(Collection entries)

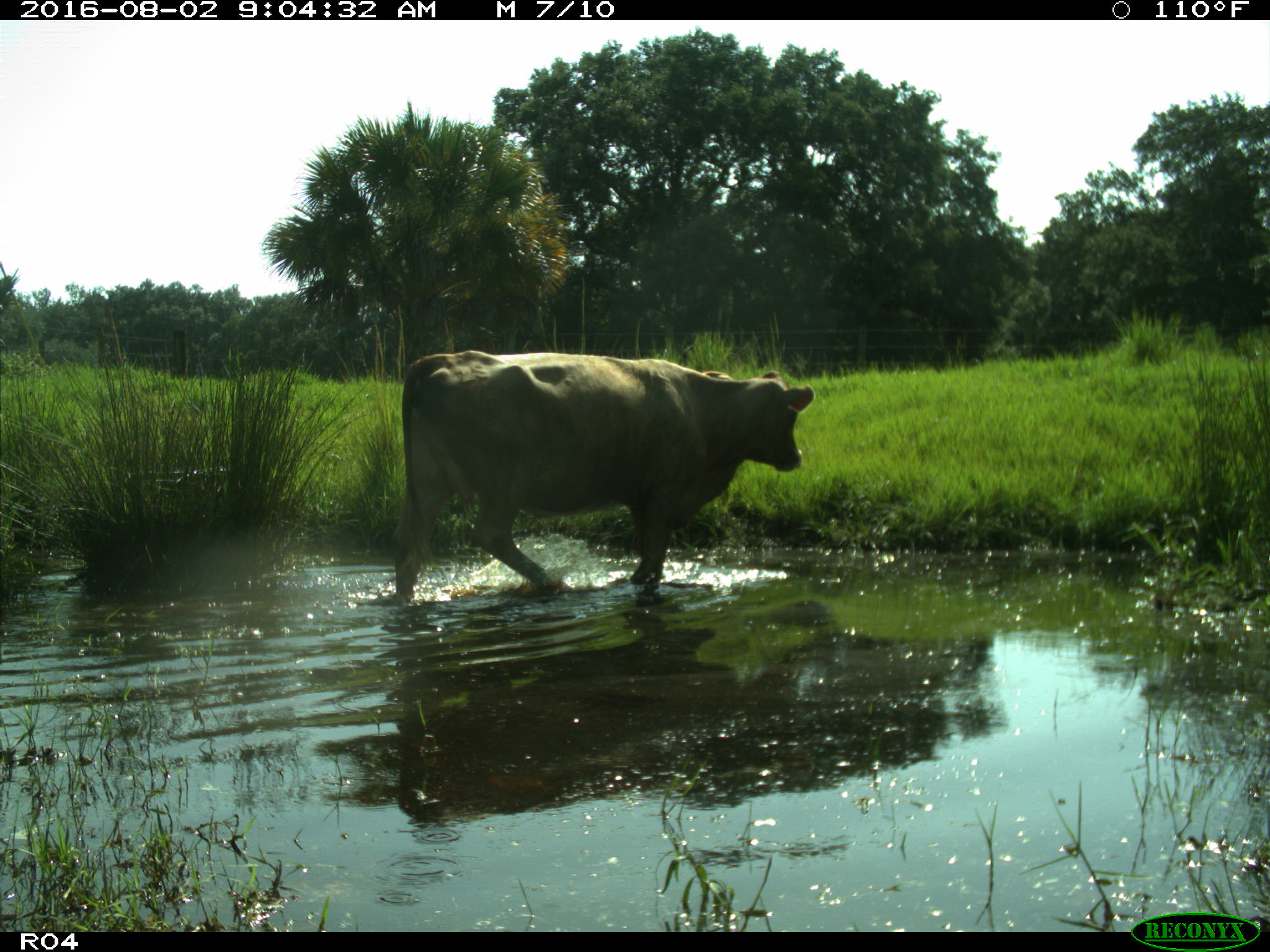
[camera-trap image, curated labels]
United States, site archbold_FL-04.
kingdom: Animalia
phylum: Chordata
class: Mammalia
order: Artiodactyla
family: Bovidae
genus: Bos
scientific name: Bos taurus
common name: domestic cow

• [WHAT YOU NEED TO DO]
Give the entries again without a single change, but with no pictures.

• [ANSWER SPACE]
[camera-trap image, curated labels]
United States, site archbold_FL-04.
kingdom: Animalia
phylum: Chordata
class: Mammalia
order: Artiodactyla
family: Bovidae
genus: Bos
scientific name: Bos taurus
common name: domestic cow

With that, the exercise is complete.